DKIM and DMARC are email security protocols that exist to complement SPF and make up for some of its inadequacies. If you’re interested in SPF, it’s probably because you are really worried about preventing fraudulent senders from abusing your domain. Learn about DKIM and DMARC via our guide: DMARC vs DKIM.
Verify Your Policy
It’s easy to misconfigure an SPF policy. When you add a DNS record, you likely won’t receive any kind of alert from the nameserver letting you know if you’ve provided a policy that makes no sense at all.
Luckily for you, free tools exist online that allow you to analyze an SPF policy to make sure it is syntactically sound and actually does what you think it’s supposed to do.A broad variety of such tools can be found easily on any search engine, but Valimail’s Domain Checker is a good starting point.
Overall, it’s an integral part of verifying or debugging an SPF policy.

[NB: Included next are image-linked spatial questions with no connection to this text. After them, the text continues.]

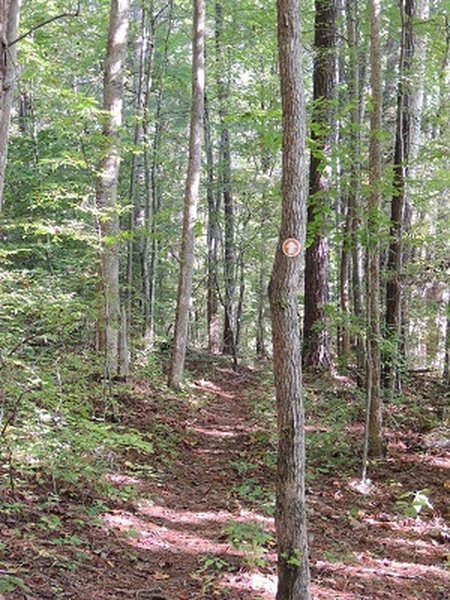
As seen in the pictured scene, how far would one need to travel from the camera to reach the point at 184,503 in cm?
672

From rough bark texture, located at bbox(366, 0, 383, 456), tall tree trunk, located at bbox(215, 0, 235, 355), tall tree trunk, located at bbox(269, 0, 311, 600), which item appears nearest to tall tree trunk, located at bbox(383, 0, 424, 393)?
rough bark texture, located at bbox(366, 0, 383, 456)

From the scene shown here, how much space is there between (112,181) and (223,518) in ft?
19.6

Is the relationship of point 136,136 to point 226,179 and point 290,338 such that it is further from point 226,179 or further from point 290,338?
point 290,338

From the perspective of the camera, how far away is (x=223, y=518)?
6.35 m

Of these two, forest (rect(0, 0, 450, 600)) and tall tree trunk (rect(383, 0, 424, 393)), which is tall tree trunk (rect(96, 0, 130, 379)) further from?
tall tree trunk (rect(383, 0, 424, 393))

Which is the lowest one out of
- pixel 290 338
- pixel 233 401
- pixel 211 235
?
pixel 233 401

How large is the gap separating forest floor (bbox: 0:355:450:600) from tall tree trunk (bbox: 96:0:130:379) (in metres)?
1.33

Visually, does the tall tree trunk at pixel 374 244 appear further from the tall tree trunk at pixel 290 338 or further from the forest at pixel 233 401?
the tall tree trunk at pixel 290 338

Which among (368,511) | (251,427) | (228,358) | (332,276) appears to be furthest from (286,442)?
(332,276)

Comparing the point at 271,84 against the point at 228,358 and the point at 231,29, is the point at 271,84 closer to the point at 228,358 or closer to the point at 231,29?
the point at 231,29

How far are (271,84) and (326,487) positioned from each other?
14440 millimetres

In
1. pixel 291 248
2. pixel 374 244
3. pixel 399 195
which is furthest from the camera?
pixel 399 195

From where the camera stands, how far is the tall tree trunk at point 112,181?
29.6ft

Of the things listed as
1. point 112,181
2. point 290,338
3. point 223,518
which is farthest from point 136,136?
point 290,338
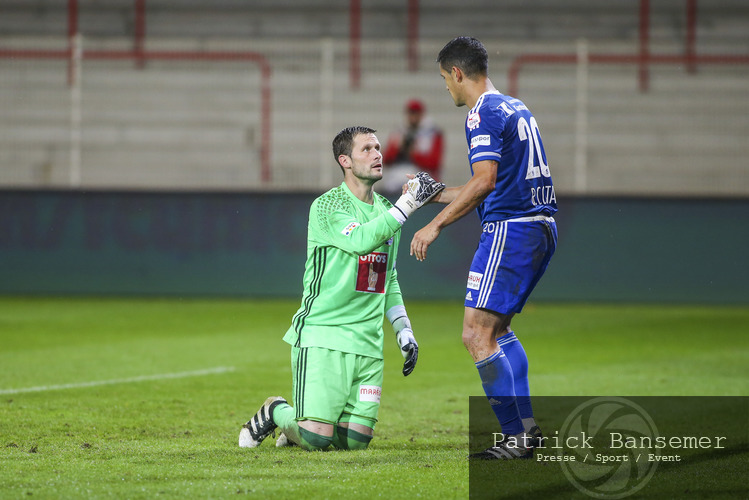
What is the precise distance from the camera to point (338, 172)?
15.2 m

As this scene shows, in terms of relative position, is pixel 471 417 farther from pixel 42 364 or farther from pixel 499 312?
pixel 42 364

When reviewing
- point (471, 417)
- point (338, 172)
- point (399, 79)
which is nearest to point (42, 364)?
point (471, 417)

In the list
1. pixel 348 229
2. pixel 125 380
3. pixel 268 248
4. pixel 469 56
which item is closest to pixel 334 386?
pixel 348 229

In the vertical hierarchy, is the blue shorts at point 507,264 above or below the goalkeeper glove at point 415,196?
below

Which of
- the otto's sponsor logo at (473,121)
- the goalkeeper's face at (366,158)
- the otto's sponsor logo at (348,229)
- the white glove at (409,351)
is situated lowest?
the white glove at (409,351)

Minimal resource requirement with only a single one time DNS change needed
DMARC Enforcement guarantee and 97.8%+ success rate
100% Automated service discovery and 1-click validation
Conclusion
SPF is an important part of a comprehensive email security strategy, especially when combined with a versatile enforcement mechanism like DMARC. Although DMARC changes the interpretation of hardfails and softfails substantially, the core meaning is straightforward: not allowed for hardfail vs. probably not allowed for softfail.
To complicate the picture, not all mail providers will respect that difference, even in the absence of DMARC. Nevertheless, it’s useful to know that SPF offers a means for softening the certainty of an email. After all, that’s ultimately why the IETF’s SPF working group created this distinction in the SPF protocol in the first place.
Email security is a big, complex web of protocols. Security was an afterthought in the original protocols, so different security mechanisms have been patched on after the fact, as needed, over the years. However, the maze is not unnavigable, and armed with the information above, in addition to our other articles on email security best practices, you at least have a map.